Biting back: Rejoice when big GAA games aren't held at Croke Park
A few weeks back, various media outlets were focusing on the Munster football final as being one of the last occasions to say goodbye to Pairc Ui Chaoimh, before renovation.
It was hardly Cold Blow Lane, but de Páirc wasn't great now, all things considered. It had many faults, and overcrowding was a feature of every half-time under the stands.
Yet when they bade it farewell on 'Thank GAA It's Friday', they delivered a sentimental piece on the 1983 All-Ireland semi-final between Dublin and Cork.
After the first game ended in a draw in Croke Park, the Rebels staged a coup by bringing the metropolitans down the country.
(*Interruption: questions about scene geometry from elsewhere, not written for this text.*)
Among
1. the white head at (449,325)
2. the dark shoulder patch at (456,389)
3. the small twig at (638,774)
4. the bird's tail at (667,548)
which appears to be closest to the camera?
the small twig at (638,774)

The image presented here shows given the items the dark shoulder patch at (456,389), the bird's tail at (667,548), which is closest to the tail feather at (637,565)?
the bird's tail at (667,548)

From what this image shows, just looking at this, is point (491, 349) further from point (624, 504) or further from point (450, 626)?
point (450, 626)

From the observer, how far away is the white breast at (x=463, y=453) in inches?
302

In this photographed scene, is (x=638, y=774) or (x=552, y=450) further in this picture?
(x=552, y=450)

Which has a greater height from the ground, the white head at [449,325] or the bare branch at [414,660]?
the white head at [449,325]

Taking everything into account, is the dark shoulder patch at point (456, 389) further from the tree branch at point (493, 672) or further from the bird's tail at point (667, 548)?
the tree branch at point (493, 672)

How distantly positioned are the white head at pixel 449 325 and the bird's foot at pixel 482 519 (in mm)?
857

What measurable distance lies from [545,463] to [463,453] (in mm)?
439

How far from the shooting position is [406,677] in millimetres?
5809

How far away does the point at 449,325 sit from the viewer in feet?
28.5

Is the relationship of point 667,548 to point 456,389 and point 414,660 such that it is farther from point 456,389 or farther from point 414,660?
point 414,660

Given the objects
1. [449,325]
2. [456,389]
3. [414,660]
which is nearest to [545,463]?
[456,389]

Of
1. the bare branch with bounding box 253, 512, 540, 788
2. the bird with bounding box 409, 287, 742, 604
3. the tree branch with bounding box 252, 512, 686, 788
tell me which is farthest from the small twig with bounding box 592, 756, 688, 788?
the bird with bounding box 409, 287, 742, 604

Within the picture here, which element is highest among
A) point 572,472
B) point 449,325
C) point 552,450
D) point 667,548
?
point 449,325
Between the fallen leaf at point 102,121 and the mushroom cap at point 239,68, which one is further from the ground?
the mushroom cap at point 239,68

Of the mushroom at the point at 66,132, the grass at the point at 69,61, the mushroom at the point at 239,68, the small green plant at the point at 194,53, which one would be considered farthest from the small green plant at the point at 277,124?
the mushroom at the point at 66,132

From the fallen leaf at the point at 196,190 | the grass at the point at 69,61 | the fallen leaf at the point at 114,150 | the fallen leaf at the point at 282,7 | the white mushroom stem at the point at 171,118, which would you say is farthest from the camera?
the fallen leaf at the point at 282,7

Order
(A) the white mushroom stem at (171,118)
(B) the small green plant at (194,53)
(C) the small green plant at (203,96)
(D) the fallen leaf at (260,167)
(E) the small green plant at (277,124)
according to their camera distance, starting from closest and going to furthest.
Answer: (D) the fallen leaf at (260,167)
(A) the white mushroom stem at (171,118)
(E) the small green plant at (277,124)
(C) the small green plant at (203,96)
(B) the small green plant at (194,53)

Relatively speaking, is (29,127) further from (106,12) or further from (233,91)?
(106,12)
For that reason, the game is part of the rich GAA folklore. As are the events of Thurles, 2001, when Kerry and Dublin played an All-Ireland quarter-final and Maurice Fitzgerald landed an outside of the boot effort that was pure poetry and made a hero out of Paídi.
When the GAA host big games outside of Croke Park, they are to be treasured.
It is hard therefore to take the knee-jerk reactions of some towards last Saturday's All-Ireland semi-final replay between Kerry and Mayo in Limerick.
Imagine the delight of the avid football fan in Limerick who got to see a game of this magnitude on his doorstep? And the promotional opportunities of playing it in the heart of rugby country?
And the reason for hosting an American football match in Croke Park on the same day? Money. The same money that will be handed down to county boards everywhere to build stands and spend on themselves.
I don't have a problem with that. Neither should you.